Dziewczyna uświadomiła sobie, że jest tu całkiem sporo dorosłych ludzi. Sama liczyła sobie lat 20, lecz mogła sprawiać wrażenie młodszej. Przez to miała wątpliwości, czy ktokolwiek zechce poświęcić jej swoją uwagę. Jej obawy jednak się nie sprawdziły, o czym przekonać się mogła, gdy zagaił do niej jakiś mężczyzna. Aż się wzdrygnęła, a jej wilcze uszy mimowolnie lekko się stuliły. Nie spodziewała się tak prędkiej zaczepki. Szybko jednak zwróciła swoje lśniące liliowe oczy na postać Marka, a na jej twarzy wymalował się dość nieśmiały, ciepły uśmiech.
- D-Dziękuję.
Odparła, nieco zawstydzona, bezwiednie chwytając za końcówki swoich włosów.
- Jestem Hanna.
Przedstawiła się, nie bardzo wiedząc jak rozpocząć konwersację. Chyba nie była w tym za dobra, jednak nie chciała, by Marek odchodził. Tylko on zwrócił na nią uwagę. Sama wolała nikogo nie zaczepiać, więc to było jej na rękę.
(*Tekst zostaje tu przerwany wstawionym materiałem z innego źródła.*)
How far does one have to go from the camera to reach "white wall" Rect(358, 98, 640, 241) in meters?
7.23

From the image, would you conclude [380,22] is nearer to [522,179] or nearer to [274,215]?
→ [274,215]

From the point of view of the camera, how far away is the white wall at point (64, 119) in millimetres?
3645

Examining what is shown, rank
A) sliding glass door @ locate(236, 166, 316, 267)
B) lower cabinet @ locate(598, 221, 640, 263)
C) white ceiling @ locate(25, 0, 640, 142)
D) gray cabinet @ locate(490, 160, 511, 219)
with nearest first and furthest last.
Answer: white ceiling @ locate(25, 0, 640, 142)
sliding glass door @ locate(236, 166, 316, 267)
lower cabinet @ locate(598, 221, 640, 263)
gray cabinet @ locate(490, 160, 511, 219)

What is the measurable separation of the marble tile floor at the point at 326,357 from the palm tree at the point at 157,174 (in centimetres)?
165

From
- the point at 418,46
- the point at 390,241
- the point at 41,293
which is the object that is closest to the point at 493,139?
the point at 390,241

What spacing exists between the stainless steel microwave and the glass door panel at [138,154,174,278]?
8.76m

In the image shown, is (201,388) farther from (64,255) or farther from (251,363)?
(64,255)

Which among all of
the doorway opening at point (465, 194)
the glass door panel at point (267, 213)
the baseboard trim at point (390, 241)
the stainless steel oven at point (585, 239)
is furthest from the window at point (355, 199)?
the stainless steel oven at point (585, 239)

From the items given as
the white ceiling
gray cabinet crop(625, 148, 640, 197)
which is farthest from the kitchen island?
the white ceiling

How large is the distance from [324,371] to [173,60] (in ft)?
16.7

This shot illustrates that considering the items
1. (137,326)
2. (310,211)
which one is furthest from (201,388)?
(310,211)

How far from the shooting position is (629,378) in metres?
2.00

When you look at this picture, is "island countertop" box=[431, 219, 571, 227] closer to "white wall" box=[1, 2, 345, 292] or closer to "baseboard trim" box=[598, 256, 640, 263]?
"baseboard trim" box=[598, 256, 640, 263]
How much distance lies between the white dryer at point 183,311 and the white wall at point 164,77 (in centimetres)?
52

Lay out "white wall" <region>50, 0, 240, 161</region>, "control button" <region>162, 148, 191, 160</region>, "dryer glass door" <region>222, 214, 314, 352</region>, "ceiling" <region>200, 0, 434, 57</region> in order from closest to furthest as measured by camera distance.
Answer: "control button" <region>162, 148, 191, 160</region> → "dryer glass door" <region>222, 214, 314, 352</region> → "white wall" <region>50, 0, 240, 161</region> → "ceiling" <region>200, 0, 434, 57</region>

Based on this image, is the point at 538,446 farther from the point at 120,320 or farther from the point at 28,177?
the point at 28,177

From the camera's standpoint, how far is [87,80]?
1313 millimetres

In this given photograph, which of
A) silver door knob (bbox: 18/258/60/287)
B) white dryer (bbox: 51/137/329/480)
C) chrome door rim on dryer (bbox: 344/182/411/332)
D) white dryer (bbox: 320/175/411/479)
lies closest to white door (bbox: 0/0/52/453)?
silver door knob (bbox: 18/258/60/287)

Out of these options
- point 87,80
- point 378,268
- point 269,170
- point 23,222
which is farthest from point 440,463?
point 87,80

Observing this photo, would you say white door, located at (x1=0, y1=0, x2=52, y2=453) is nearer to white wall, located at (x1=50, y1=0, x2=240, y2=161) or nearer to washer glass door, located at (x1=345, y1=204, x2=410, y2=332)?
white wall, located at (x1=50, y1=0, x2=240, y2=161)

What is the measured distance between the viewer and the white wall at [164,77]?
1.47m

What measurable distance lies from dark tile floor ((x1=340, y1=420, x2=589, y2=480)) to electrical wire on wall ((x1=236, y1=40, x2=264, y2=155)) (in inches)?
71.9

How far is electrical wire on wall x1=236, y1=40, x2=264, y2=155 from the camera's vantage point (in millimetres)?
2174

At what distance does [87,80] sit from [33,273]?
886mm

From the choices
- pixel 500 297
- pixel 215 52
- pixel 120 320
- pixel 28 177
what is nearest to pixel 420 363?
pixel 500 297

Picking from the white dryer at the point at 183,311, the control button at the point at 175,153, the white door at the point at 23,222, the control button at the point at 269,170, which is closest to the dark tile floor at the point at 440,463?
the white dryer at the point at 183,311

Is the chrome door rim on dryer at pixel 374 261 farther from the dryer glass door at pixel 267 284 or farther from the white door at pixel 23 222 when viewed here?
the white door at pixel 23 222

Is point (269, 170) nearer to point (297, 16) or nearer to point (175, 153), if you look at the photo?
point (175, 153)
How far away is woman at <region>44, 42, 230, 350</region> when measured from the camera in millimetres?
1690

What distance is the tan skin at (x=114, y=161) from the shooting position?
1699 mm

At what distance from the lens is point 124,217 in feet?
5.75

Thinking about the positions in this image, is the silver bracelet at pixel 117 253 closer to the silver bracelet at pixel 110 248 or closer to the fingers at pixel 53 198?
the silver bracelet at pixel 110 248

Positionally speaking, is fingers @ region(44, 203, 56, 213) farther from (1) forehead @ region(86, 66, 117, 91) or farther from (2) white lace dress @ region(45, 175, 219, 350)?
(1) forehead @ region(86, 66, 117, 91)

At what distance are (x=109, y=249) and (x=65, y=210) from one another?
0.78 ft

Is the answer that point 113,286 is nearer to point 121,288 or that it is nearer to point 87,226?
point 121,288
Nagle znów się wzdrygnęła. Ktoś... przytulił się do niej. Hanka przełknęła ślinę, spoglądając na dziewczynkę. Także i jej węchowi nie umknął jej wilczy zapach. Białowłosa bała się, że ta mała może je zdradzić.
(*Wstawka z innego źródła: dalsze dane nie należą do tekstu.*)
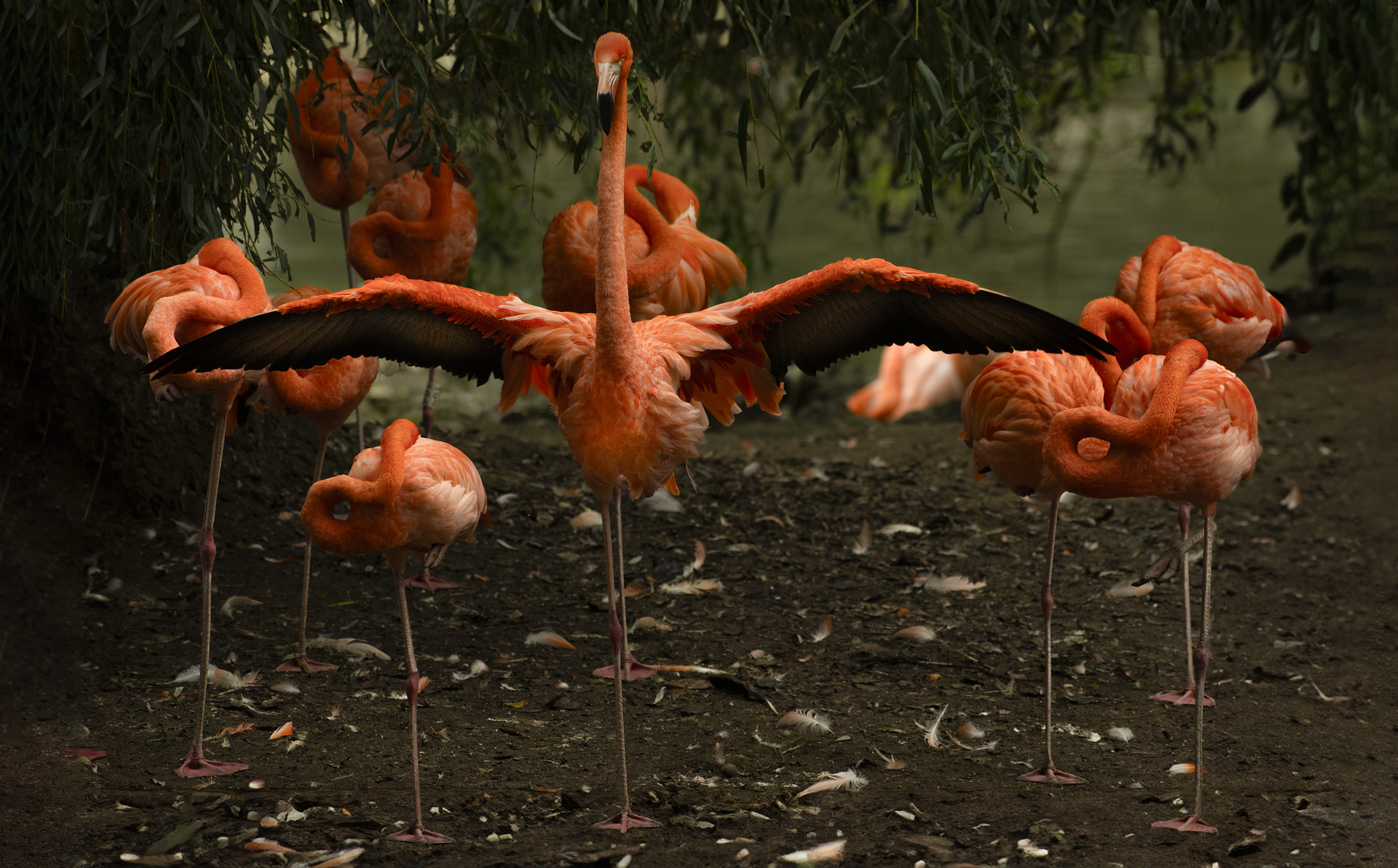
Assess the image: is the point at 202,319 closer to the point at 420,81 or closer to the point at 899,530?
the point at 420,81

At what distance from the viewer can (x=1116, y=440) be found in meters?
3.17

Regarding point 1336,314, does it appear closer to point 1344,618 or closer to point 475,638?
point 1344,618

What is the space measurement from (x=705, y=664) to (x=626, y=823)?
3.99ft

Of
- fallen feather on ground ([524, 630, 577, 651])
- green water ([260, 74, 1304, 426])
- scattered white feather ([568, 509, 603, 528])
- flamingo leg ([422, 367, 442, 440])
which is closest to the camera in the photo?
fallen feather on ground ([524, 630, 577, 651])

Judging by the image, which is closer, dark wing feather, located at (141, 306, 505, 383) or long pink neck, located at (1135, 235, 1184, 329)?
dark wing feather, located at (141, 306, 505, 383)

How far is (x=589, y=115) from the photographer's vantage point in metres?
4.36

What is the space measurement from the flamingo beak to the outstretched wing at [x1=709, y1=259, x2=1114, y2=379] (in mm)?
595

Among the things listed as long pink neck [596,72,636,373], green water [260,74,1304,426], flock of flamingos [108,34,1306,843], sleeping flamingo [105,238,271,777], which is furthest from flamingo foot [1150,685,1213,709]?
green water [260,74,1304,426]

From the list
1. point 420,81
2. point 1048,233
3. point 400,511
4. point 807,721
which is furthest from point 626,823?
point 1048,233

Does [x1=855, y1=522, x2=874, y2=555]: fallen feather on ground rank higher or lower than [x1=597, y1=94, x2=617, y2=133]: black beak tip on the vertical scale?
lower

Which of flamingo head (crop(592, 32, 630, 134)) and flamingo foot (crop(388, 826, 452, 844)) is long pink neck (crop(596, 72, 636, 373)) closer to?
flamingo head (crop(592, 32, 630, 134))

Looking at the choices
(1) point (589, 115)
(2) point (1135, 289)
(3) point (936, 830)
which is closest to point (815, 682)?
(3) point (936, 830)

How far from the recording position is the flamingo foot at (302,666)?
409 cm

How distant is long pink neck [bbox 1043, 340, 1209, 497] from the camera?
10.3 ft
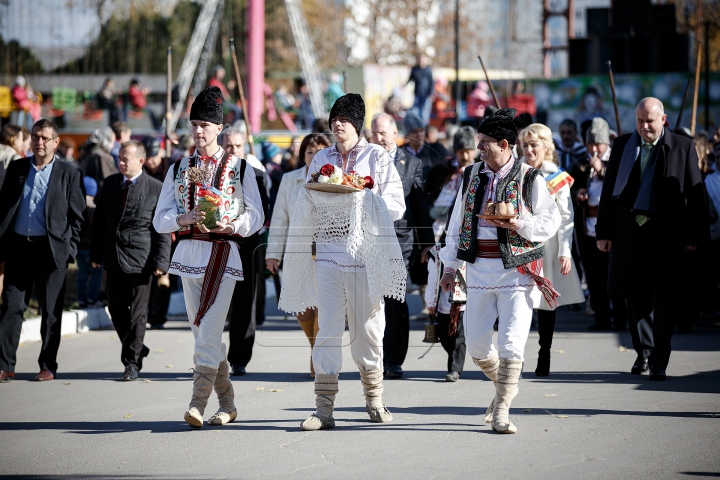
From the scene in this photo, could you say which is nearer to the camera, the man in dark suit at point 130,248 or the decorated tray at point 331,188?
the decorated tray at point 331,188

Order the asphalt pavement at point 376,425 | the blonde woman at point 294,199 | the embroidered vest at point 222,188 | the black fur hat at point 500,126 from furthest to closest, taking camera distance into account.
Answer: the blonde woman at point 294,199 → the embroidered vest at point 222,188 → the black fur hat at point 500,126 → the asphalt pavement at point 376,425

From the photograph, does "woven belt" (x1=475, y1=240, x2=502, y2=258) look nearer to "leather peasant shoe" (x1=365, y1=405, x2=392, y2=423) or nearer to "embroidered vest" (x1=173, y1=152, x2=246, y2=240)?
"leather peasant shoe" (x1=365, y1=405, x2=392, y2=423)

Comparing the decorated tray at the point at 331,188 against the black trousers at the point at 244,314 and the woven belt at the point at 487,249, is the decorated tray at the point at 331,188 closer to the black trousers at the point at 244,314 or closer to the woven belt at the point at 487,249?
the woven belt at the point at 487,249

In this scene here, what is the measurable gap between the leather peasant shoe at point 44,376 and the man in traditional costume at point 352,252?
10.1 feet

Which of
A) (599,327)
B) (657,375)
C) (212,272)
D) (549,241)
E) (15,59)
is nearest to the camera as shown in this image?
(212,272)

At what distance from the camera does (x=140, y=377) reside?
30.9ft

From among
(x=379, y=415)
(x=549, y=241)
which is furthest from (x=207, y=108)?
(x=549, y=241)

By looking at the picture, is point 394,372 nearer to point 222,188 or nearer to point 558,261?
point 558,261

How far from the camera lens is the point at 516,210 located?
690cm

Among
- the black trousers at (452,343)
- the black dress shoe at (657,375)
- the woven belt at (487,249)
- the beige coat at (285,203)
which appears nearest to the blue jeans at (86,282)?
the beige coat at (285,203)

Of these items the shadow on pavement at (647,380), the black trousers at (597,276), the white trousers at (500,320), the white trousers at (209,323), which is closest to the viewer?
the white trousers at (500,320)

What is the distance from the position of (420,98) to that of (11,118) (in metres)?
9.33

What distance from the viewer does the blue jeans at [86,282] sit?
530 inches

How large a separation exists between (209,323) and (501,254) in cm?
200
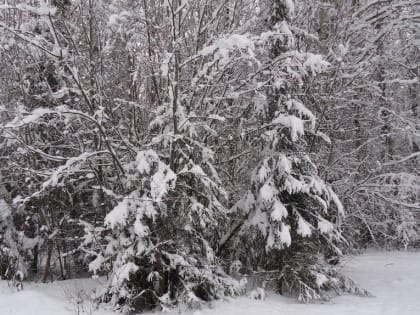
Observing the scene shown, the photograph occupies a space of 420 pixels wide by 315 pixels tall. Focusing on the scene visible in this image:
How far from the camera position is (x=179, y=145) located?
6680 millimetres

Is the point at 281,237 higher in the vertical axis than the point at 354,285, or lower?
higher

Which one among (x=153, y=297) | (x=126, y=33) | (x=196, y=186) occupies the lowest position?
(x=153, y=297)

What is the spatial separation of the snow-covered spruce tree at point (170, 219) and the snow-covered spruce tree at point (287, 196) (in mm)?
771

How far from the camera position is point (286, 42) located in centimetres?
742

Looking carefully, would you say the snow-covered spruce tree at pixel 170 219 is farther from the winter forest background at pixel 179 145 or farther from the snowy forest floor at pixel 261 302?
the snowy forest floor at pixel 261 302

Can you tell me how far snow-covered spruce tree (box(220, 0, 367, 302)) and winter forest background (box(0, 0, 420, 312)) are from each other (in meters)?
0.03

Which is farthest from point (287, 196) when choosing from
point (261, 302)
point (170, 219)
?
point (170, 219)

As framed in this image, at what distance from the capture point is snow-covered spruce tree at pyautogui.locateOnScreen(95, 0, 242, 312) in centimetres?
621

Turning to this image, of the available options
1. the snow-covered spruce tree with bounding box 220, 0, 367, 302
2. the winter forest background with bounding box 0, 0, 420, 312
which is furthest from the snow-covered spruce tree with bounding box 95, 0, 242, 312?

- Ach. Siostrzyczko? Przepraszam, chyba się nie znamy. Ale miło Cię poznać, Amelko. Ja jestem Hanka.
Powiedziała czule, uśmiechając się lekko. Starała się ukryć delikatne zakłopotanie, chyba dość skutecznie.


RE: BAL PRZEBIERAŃCÓW - Vult - 26-12-2015

Usiadła na parapecie by mieć widok na obu panów. I przy okazji mieć pewność, że nikomu nie wpadnie głupi pomysł by zachodzić ją od tyłu.
- Maurycy -powtórzyła za nim -Bardzo ładne imię.
Dbanie o pióra były dość czasochłonnym zabiegiem, ale to że lśniły, były mocne i zdrowe sprawiało, że była z nich dumna niczym paw.
- To interesujące, że potrafisz zwrócić uwagę na takie detale. - Mało który mężczyzna zauważa u kobiety zmianę fryzury a co dopiero pielęgnacje piórek.
- Przyjechałam tu aż z gór, sama. - Długa trasę miała za sobą. Czego się jednak nie robi dla imprezy. Pokreśliła ostatnie słowo.